The tasks:
1. From the pesticide sales forecasting page, list the steps of the first stage, which downloads and prepares the data.
2. Reproduce everything from "A forecasting study" down to "and compare results." in the pesticide sales forecasting page, changing "pesticide sales" to "fertilizer sales".

Page text:
__________

A forecasting study based on BigData methods through the example of pesticide sales. Predictions are based on linear regression and two neural networks frameworks, to obtain statistics and compare results.
The basic methods of forecasting using Linear Regression and Neural Networks were used. This consists of three stages:
- Download and preliminary analysis of data
- Forecasting
- Artificial Neural Networks
The first stage downloads data and pre-prepares it for the analysis:
- downloading data
- changing the data types of columns
- grouping data
- DataSet transformation
At the stage of forecasting, begins the building and fitting of models, as well as the automation of statistical information calculation, in particular:
- hypothesis creation
- splitting the DataSet into training and test sets
- creating a linear model using sklearn
- calculation of basic statistical indicators
- creating a linear model using statsmodels
At the stage of Artificial Neural Networks, begins the building and fitting of models based on Artificial Intelligence:
- creating a linear model using Scikit-learn
- creating a linear model using keras
- Python - basic level
- Pandas
- SeaBorn
- Statistics - basic level
- Scikit-learn
- keras
- Intel Scikit-Learn
- Conda-Forge TensorFlow
- Conda-Forge Pycountry (Deprecated in Python 3.10 onwards)

__________

Questions about scenes in images
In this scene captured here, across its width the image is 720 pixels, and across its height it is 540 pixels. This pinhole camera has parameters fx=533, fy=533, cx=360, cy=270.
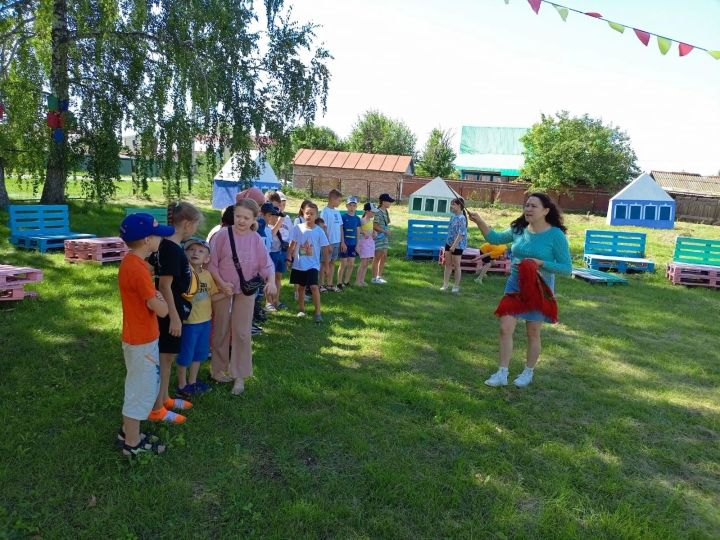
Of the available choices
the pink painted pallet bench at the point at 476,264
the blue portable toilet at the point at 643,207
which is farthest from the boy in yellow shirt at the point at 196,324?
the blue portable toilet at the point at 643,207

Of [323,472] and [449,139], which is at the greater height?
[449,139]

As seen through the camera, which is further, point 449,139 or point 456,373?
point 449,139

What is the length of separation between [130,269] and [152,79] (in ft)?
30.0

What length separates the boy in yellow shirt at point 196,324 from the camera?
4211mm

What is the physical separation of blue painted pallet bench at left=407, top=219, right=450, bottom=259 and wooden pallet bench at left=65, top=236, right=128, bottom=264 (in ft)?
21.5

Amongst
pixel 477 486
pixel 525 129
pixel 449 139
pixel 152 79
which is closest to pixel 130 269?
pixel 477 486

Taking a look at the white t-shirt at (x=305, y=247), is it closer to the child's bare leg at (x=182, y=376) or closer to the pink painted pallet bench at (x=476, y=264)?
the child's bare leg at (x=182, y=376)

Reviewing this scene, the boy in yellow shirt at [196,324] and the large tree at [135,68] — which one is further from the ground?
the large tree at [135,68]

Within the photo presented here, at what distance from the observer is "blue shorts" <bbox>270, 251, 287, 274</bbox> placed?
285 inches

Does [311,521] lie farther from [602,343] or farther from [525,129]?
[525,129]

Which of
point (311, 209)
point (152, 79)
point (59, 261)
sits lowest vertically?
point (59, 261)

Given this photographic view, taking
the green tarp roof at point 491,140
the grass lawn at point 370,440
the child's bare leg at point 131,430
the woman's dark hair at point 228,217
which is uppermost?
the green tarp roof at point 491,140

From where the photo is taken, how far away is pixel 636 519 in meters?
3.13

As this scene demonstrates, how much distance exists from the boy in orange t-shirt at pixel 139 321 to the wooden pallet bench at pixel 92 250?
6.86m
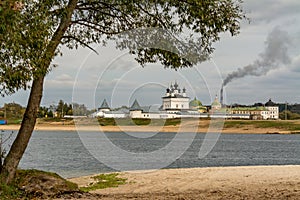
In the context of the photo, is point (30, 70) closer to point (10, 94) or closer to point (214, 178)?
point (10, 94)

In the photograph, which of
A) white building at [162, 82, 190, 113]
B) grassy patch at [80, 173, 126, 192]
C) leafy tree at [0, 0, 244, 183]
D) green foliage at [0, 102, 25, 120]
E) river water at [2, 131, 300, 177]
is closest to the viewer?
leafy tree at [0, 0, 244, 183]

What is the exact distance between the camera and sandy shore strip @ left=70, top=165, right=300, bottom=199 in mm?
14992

__________

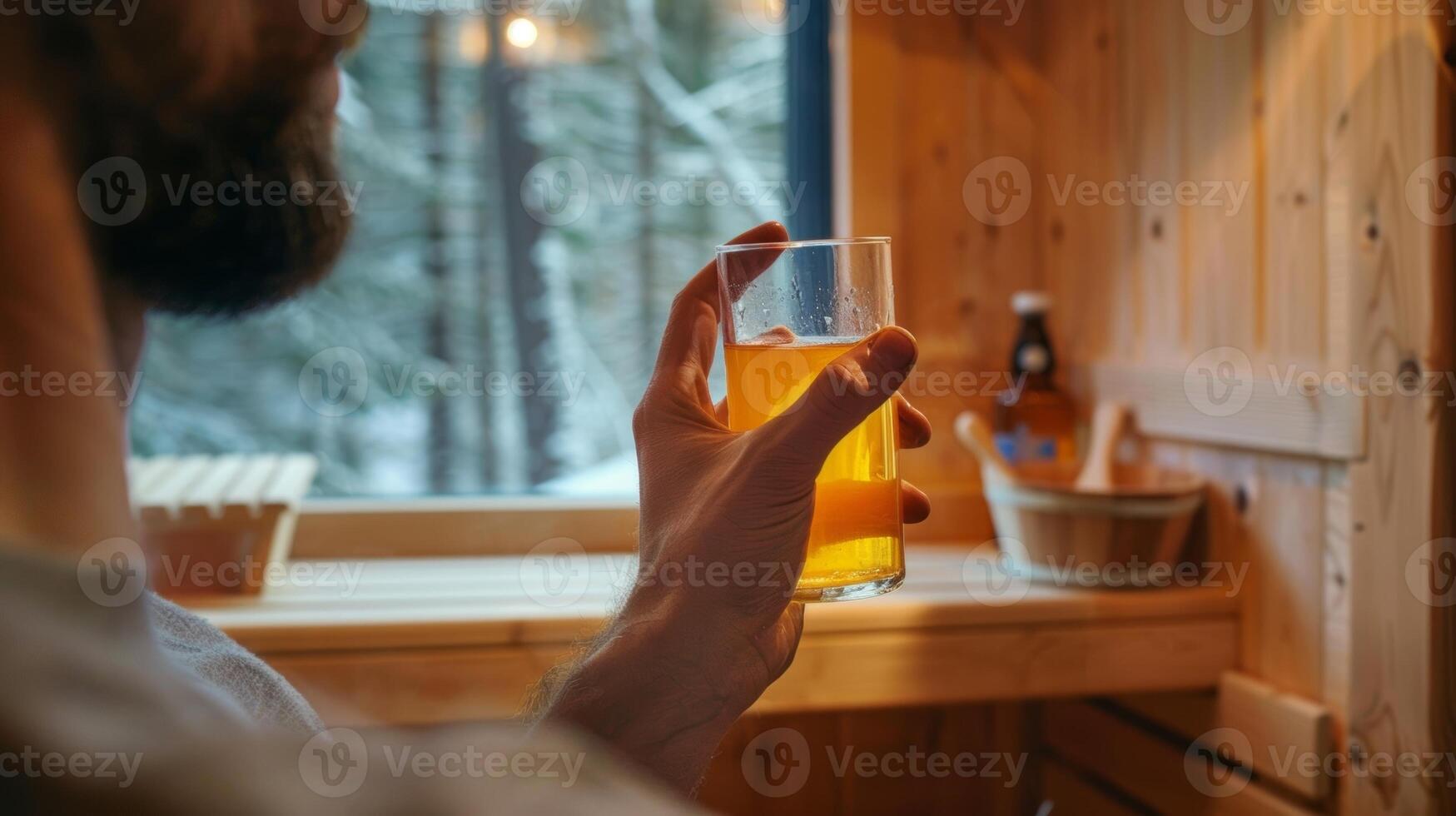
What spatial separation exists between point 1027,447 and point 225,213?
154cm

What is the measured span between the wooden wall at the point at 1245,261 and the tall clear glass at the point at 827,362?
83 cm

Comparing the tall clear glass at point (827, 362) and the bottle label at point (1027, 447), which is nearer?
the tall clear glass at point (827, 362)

__________

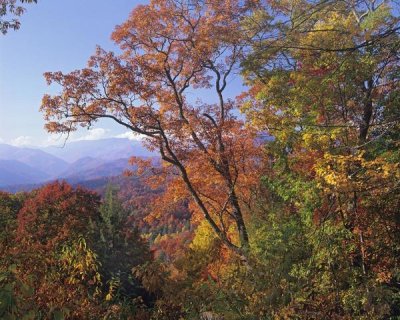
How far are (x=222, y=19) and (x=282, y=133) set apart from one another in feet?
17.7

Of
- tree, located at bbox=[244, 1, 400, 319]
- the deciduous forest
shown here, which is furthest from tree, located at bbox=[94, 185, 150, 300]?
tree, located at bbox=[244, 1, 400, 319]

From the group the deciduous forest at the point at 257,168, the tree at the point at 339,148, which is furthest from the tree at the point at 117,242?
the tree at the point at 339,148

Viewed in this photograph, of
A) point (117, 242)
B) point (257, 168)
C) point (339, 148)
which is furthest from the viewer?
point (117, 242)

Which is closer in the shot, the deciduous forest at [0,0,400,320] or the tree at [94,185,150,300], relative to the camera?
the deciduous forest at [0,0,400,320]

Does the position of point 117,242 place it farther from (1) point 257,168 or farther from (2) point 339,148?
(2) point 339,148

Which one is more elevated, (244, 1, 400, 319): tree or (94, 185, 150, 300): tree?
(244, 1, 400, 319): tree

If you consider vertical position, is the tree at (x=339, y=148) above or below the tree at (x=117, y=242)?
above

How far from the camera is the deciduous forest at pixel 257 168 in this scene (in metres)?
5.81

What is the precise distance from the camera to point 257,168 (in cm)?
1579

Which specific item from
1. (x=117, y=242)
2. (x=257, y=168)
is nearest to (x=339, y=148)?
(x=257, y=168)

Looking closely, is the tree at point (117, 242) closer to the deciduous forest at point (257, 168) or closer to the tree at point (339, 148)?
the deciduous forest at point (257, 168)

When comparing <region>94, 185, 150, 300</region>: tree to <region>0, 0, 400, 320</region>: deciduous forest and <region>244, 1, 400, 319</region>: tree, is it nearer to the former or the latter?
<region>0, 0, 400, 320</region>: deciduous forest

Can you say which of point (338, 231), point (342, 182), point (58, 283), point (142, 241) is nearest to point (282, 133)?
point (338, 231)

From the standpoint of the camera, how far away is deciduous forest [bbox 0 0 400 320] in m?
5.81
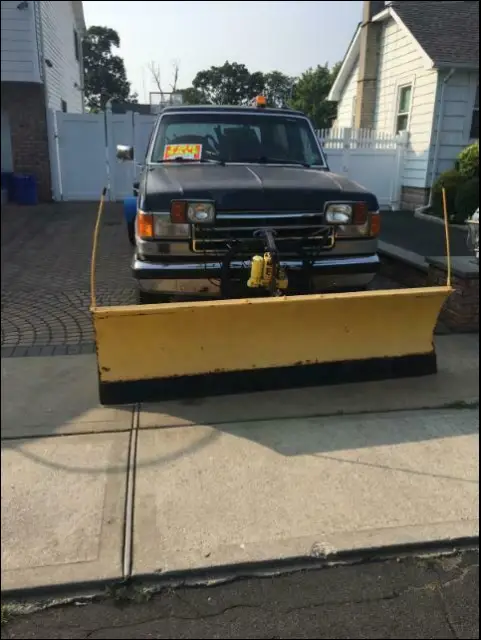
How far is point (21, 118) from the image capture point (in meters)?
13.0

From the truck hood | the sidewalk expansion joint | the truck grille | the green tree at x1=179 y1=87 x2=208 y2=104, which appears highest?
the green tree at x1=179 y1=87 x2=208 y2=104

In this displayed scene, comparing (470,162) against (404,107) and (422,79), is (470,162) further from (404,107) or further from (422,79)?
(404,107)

__________

Results of the tasks:
1.
- downloading data
- changing the data types of columns
- grouping data
- DataSet transformation

2.
A forecasting study based on BigData methods through the example of fertilizer sales. Predictions are based on linear regression and two neural networks frameworks, to obtain statistics and compare results.